### SELECTED EXTRACT
══════════════════════════════

A sequel, Dragon Ball Z: Resurrection ‘F’, was released in Japan in April 2015, while both films would eventually be adapted into the first and second story arcs of Dragon Ball Super, which expanded upon the plot of both films.

== Plot ==

Beerus, the God of Destruction, is woken from a lengthy slumber by his attendant Whis. While reviewing the current state of the universe, he is surprised to learn that Frieza was defeated by a Saiyan raised on Earth named Goku. (Note: As depicted in the Frieza arc in Dragon Ball Z) He recalls that thirty-nine years prior, the Oracle Fish foretold that a mighty opponent would appear before Beerus called the Super Saiyan God. Intrigued by the potential challenge, Beerus then tracks Goku to King Kai's planet. Goku excitedly challenges Beerus to a fight and despite powering up to Super Saiyan 3 form, is effortlessly defeated. Disappointed, Beerus departs in order to seek out the other Saiyans.

On Earth, Bulma's birthday party is interrupted by Beerus' arrival. Vegeta, aware of the might of the god of destruction, casts his pride aside in order to appease him, who along with Whis, soon both develop a curiosity for Earth's cuisine. While the party is ongoing, the Pilaf Gang attempts (and fails) to infiltrate the party to steal the magical Dragon Balls, and accidentally shoots Videl while making a scene. While Dende is healing her, he learns that Videl is pregnant with Gohan's child. As the celebration continues, Beerus is soon provoked by Buu who refuses to share any pudding.

Beerus attacks Buu and decides to destroy the Earth when Android 18, Tien Shinhan, Piccolo, and Gohan attempt to fight Beerus but are all swiftly defeated. Vegeta reluctantly tries his hand at fighting Beerus as does Goten and Trunks, who fuse into Gotenks, but they both are beaten as well. Bulma becomes upset at the fighting ruining her party and scolds Beerus before slapping him. When Beerus hits her back, Vegeta is sent into fit of rage and power ups to Super Saiyan 2 form, despite faring the best in combat against Beerus of anyone thus far, is still defeated. As Beerus prepares to obliterate the planet, Goku arrives and asks Beerus for more time to learn about the Super Saiyan God.

══════════════════════════════

Items from a labeling collection
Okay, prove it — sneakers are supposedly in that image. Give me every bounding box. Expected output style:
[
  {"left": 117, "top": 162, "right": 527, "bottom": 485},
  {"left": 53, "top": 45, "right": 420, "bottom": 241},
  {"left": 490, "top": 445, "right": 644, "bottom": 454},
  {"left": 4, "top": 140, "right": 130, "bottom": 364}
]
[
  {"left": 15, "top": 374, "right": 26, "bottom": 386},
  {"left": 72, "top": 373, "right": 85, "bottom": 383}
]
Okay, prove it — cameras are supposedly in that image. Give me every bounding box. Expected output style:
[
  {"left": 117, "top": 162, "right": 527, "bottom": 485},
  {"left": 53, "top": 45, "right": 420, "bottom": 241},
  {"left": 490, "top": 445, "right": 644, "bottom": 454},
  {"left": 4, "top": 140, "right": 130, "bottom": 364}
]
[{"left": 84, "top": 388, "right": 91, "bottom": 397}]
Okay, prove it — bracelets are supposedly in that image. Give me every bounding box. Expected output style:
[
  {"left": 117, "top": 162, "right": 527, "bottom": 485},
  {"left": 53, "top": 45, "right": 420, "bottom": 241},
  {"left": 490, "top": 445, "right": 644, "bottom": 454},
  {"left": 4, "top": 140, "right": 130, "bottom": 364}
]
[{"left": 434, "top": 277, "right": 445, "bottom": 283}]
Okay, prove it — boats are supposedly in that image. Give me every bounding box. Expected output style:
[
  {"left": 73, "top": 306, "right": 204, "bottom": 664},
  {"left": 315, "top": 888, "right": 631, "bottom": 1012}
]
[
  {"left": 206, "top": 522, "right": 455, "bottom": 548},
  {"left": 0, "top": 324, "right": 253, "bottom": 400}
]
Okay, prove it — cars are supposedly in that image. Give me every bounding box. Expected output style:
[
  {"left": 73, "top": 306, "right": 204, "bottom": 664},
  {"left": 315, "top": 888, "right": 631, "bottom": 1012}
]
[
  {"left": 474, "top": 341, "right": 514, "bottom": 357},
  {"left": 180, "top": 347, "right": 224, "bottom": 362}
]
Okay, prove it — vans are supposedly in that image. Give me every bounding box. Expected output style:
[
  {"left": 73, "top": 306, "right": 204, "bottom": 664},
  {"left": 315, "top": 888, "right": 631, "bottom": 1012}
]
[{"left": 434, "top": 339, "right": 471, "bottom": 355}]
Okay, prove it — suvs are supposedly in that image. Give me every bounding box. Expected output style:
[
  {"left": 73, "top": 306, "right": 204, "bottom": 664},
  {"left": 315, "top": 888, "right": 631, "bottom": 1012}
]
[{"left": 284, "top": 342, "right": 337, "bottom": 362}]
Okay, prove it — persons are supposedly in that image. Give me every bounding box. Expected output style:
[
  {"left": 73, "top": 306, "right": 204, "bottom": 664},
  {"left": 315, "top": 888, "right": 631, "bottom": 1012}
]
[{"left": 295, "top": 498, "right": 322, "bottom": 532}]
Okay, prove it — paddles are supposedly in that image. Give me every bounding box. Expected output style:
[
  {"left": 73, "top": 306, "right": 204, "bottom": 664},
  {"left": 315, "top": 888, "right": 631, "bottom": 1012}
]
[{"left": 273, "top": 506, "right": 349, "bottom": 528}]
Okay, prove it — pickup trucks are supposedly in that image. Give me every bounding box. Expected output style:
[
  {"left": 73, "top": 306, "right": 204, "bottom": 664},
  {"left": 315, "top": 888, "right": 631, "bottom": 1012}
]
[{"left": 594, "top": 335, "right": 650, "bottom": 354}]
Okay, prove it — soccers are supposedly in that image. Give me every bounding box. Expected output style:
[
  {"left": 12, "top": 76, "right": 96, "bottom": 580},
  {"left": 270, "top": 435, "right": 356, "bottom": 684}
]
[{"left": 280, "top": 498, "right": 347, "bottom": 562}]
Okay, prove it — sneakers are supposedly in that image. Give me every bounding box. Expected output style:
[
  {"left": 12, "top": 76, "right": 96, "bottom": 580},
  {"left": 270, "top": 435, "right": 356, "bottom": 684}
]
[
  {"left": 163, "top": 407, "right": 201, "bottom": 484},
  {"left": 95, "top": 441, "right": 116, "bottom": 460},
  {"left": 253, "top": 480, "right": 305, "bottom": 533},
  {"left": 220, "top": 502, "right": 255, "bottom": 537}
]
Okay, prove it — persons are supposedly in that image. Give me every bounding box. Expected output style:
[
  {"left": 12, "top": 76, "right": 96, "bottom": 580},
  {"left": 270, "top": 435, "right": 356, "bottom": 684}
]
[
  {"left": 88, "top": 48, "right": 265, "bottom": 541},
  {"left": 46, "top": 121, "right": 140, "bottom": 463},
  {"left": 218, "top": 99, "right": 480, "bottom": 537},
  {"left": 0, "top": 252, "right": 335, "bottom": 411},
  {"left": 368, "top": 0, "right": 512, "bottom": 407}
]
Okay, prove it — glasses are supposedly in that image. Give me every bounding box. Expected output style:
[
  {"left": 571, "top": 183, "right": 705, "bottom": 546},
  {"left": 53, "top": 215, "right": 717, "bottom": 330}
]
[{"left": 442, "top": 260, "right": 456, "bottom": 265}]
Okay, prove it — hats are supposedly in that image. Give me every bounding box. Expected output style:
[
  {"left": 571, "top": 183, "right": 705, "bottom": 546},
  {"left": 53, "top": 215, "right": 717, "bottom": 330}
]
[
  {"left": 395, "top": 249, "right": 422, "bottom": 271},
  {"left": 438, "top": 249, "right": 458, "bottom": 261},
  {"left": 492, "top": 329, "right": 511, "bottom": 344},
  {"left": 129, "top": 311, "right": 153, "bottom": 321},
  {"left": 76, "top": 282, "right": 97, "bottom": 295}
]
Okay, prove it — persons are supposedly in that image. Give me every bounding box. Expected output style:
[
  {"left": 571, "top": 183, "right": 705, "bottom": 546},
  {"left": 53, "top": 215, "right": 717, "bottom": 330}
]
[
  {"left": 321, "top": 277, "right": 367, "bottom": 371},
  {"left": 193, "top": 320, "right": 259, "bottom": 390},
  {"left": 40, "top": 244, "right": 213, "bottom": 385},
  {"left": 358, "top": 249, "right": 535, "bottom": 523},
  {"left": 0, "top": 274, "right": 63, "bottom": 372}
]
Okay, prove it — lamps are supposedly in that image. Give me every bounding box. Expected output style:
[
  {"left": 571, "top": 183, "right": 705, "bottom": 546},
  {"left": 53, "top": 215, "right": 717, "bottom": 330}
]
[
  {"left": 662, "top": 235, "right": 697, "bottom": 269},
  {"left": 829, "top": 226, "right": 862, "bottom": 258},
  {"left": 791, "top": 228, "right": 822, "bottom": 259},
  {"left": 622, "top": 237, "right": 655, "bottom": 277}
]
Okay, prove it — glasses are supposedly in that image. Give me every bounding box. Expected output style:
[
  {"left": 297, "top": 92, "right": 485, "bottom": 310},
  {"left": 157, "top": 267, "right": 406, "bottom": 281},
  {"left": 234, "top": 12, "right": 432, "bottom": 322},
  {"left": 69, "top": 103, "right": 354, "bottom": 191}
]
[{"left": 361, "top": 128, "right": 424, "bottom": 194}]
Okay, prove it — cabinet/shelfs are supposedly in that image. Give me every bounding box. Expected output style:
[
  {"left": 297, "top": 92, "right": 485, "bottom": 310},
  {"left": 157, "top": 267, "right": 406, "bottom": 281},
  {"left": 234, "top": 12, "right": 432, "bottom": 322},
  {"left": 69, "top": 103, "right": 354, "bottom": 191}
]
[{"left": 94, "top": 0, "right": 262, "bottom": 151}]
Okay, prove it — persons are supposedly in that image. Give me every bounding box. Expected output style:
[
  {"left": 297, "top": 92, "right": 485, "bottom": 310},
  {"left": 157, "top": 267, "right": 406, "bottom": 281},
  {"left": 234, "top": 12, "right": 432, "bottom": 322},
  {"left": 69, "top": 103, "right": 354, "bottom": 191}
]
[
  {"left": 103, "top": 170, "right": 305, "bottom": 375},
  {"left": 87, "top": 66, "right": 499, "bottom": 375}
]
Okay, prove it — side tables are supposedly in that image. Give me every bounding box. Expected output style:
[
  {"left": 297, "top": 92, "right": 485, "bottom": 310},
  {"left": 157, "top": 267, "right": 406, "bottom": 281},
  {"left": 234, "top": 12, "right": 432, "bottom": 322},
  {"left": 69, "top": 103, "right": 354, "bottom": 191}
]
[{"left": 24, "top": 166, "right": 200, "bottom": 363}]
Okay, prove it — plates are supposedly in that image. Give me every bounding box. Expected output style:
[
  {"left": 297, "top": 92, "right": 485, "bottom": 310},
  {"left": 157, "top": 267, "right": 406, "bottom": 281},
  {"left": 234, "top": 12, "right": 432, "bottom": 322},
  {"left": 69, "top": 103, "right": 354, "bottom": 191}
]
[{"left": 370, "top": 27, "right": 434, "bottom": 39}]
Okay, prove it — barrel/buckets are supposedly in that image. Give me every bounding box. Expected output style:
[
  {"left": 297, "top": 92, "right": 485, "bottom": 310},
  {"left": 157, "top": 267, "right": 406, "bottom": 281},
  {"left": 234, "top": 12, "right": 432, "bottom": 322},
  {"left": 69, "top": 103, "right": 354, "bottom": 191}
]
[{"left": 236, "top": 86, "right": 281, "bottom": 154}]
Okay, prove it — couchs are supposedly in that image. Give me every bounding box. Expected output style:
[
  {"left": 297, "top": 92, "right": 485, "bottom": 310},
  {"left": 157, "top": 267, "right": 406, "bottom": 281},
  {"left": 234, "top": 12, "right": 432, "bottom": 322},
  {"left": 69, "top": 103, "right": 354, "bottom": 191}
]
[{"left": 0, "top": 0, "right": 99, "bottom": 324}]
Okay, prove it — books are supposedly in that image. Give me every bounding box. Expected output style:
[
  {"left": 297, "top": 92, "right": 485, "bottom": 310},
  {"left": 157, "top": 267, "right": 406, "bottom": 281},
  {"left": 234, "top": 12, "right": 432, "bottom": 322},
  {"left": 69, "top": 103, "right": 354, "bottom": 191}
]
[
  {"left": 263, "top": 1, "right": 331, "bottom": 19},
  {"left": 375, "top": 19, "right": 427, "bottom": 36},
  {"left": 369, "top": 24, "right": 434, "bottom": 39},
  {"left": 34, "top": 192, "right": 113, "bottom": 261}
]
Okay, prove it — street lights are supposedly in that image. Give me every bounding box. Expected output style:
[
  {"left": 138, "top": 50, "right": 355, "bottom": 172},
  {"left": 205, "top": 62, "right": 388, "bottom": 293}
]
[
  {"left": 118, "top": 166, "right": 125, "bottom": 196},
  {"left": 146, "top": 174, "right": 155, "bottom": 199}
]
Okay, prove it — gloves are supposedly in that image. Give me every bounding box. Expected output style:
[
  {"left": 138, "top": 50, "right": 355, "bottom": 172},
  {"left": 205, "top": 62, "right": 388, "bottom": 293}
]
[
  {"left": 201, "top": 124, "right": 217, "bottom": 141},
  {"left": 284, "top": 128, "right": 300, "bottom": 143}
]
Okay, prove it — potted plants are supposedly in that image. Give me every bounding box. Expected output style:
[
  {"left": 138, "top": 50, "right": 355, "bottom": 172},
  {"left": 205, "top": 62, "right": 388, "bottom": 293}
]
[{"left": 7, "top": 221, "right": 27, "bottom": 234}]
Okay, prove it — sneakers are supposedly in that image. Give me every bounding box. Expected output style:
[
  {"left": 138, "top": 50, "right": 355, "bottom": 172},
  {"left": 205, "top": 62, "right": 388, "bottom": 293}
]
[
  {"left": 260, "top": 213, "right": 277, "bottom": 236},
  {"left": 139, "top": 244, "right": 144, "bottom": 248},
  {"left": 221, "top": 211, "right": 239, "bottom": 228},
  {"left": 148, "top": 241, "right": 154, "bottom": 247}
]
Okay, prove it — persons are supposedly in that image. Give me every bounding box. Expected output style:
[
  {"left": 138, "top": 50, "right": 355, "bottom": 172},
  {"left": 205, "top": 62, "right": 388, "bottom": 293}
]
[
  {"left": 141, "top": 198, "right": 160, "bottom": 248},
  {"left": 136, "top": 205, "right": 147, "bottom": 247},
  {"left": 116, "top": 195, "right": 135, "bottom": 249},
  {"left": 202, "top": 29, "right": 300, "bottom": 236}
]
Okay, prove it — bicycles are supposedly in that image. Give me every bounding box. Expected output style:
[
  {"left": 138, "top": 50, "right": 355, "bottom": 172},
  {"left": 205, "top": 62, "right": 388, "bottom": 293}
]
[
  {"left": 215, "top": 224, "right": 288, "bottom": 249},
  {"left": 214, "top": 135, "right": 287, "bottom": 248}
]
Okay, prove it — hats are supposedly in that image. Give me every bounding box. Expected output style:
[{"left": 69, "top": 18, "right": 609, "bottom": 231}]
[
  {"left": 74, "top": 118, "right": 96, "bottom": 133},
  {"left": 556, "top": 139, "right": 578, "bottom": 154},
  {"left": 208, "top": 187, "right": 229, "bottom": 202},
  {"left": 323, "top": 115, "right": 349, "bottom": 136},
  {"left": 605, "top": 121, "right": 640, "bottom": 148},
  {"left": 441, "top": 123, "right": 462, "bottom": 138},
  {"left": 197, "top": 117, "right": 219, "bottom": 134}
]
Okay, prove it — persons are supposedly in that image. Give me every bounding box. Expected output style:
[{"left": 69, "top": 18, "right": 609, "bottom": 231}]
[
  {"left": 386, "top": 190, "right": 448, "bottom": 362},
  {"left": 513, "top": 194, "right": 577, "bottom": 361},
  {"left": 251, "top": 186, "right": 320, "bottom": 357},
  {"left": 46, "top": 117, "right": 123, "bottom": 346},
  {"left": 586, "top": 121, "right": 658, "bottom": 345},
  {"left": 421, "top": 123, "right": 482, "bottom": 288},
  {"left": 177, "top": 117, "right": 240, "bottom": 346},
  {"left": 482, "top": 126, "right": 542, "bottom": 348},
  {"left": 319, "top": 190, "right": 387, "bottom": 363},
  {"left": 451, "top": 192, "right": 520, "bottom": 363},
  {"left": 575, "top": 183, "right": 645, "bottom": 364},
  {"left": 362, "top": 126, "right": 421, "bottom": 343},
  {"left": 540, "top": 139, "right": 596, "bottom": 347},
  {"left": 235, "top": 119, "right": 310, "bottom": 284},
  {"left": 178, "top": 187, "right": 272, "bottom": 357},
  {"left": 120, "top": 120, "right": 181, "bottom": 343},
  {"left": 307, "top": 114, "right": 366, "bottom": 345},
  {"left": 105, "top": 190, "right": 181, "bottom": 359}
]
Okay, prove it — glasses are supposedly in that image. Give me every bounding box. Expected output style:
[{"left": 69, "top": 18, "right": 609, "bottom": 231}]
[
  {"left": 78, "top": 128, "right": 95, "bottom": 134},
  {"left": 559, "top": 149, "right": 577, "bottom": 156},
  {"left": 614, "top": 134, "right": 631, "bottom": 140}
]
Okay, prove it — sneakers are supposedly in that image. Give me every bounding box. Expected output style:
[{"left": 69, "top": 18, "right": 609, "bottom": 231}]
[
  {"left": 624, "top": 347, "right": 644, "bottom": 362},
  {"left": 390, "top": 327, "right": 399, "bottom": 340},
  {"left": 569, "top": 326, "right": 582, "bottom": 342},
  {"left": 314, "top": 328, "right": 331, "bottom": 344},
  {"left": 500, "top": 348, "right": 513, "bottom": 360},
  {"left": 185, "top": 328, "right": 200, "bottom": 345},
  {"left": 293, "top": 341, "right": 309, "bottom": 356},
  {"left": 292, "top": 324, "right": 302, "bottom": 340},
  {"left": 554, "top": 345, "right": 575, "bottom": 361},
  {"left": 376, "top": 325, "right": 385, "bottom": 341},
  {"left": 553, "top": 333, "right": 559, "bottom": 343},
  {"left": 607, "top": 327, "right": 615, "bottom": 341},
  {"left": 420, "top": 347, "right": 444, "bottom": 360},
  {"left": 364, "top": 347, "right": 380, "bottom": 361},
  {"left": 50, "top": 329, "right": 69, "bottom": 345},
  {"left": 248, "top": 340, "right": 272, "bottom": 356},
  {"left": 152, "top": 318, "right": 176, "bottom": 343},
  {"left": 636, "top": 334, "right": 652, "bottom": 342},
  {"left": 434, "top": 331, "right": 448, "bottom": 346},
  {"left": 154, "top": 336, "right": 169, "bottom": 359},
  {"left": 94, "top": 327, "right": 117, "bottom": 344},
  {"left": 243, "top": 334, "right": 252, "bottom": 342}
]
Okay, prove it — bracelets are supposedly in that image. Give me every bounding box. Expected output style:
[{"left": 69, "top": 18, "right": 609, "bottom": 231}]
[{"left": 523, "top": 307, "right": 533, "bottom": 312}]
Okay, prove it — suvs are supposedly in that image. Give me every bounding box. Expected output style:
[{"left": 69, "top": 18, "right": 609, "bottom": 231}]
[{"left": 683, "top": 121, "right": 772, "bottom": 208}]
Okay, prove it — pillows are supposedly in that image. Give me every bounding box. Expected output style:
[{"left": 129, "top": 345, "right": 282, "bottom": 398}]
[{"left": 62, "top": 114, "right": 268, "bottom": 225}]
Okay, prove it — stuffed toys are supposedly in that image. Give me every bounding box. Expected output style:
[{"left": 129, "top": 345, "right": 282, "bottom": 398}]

══════════════════════════════

### REQUIRED ACTIONS
(a) Print everything in the plot summary from "On Earth, Bulma's" down to "share any pudding.".
(b) According to the plot summary, what form does Vegeta power up to after Beerus hits Bulma?

### TASK RESPONSES
(a)
On Earth, Bulma's birthday party is interrupted by Beerus' arrival. Vegeta, aware of the might of the god of destruction, casts his pride aside in order to appease him, who along with Whis, soon both develop a curiosity for Earth's cuisine. While the party is ongoing, the Pilaf Gang attempts (and fails) to infiltrate the party to steal the magical Dragon Balls, and accidentally shoots Videl while making a scene. While Dende is healing her, he learns that Videl is pregnant with Gohan's child. As the celebration continues, Beerus is soon provoked by Buu who refuses to share any pudding.

(b) Super Saiyan 2 form.